All of the lines below need to be copied exactly, apart from the pictures.

^^^^^^^^^^^^^^^^

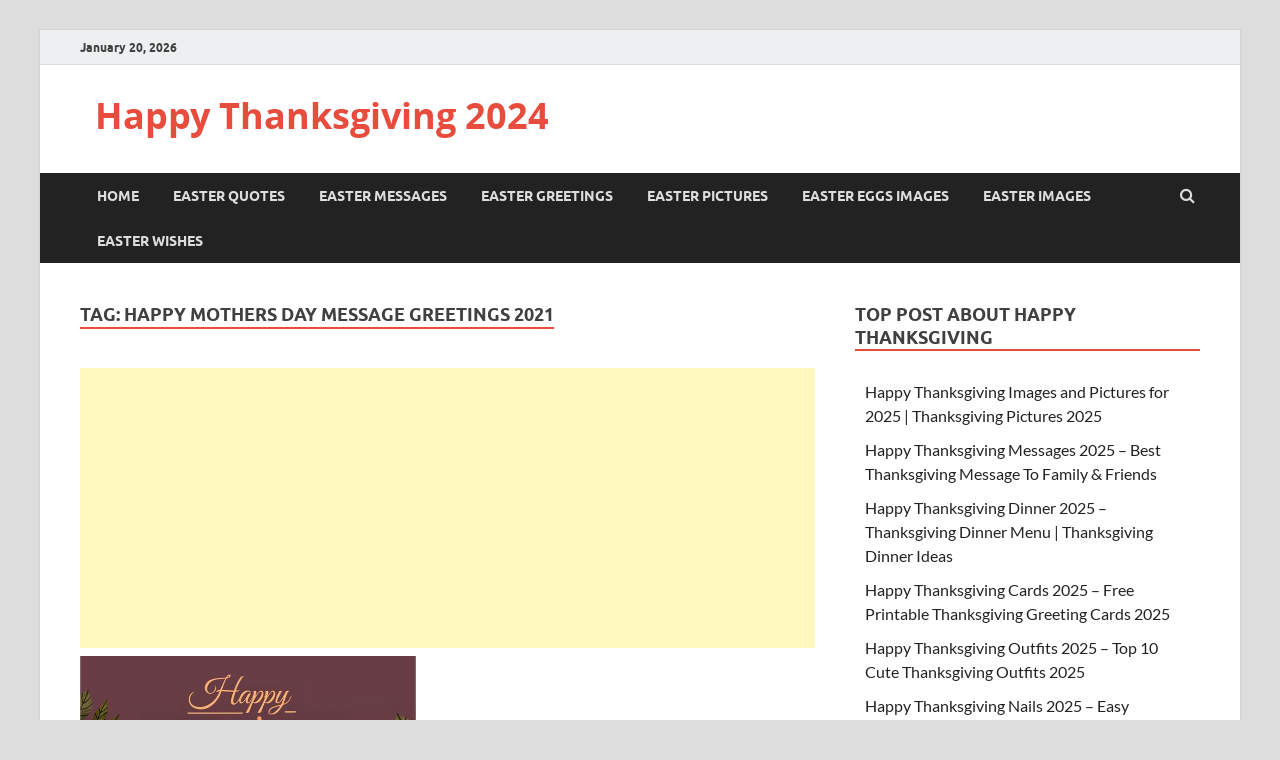

--- FILE ---
content_type: text/html; charset=utf-8
request_url: https://www.google.com/recaptcha/api2/aframe
body_size: 268
content:
<!DOCTYPE HTML><html><head><meta http-equiv="content-type" content="text/html; charset=UTF-8"></head><body><script nonce="oDQG4qhysitNOQj-WL8Y-Q">/** Anti-fraud and anti-abuse applications only. See google.com/recaptcha */ try{var clients={'sodar':'https://pagead2.googlesyndication.com/pagead/sodar?'};window.addEventListener("message",function(a){try{if(a.source===window.parent){var b=JSON.parse(a.data);var c=clients[b['id']];if(c){var d=document.createElement('img');d.src=c+b['params']+'&rc='+(localStorage.getItem("rc::a")?sessionStorage.getItem("rc::b"):"");window.document.body.appendChild(d);sessionStorage.setItem("rc::e",parseInt(sessionStorage.getItem("rc::e")||0)+1);localStorage.setItem("rc::h",'1768983381590');}}}catch(b){}});window.parent.postMessage("_grecaptcha_ready", "*");}catch(b){}</script></body></html>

^^^^^^^^^^^^^^^^

# [Answer to this task]
--- FILE ---
content_type: text/html; charset=utf-8
request_url: https://www.google.com/recaptcha/api2/aframe
body_size: 268
content:
<!DOCTYPE HTML><html><head><meta http-equiv="content-type" content="text/html; charset=UTF-8"></head><body><script nonce="oDQG4qhysitNOQj-WL8Y-Q">/** Anti-fraud and anti-abuse applications only. See google.com/recaptcha */ try{var clients={'sodar':'https://pagead2.googlesyndication.com/pagead/sodar?'};window.addEventListener("message",function(a){try{if(a.source===window.parent){var b=JSON.parse(a.data);var c=clients[b['id']];if(c){var d=document.createElement('img');d.src=c+b['params']+'&rc='+(localStorage.getItem("rc::a")?sessionStorage.getItem("rc::b"):"");window.document.body.appendChild(d);sessionStorage.setItem("rc::e",parseInt(sessionStorage.getItem("rc::e")||0)+1);localStorage.setItem("rc::h",'1768983381590');}}}catch(b){}});window.parent.postMessage("_grecaptcha_ready", "*");}catch(b){}</script></body></html>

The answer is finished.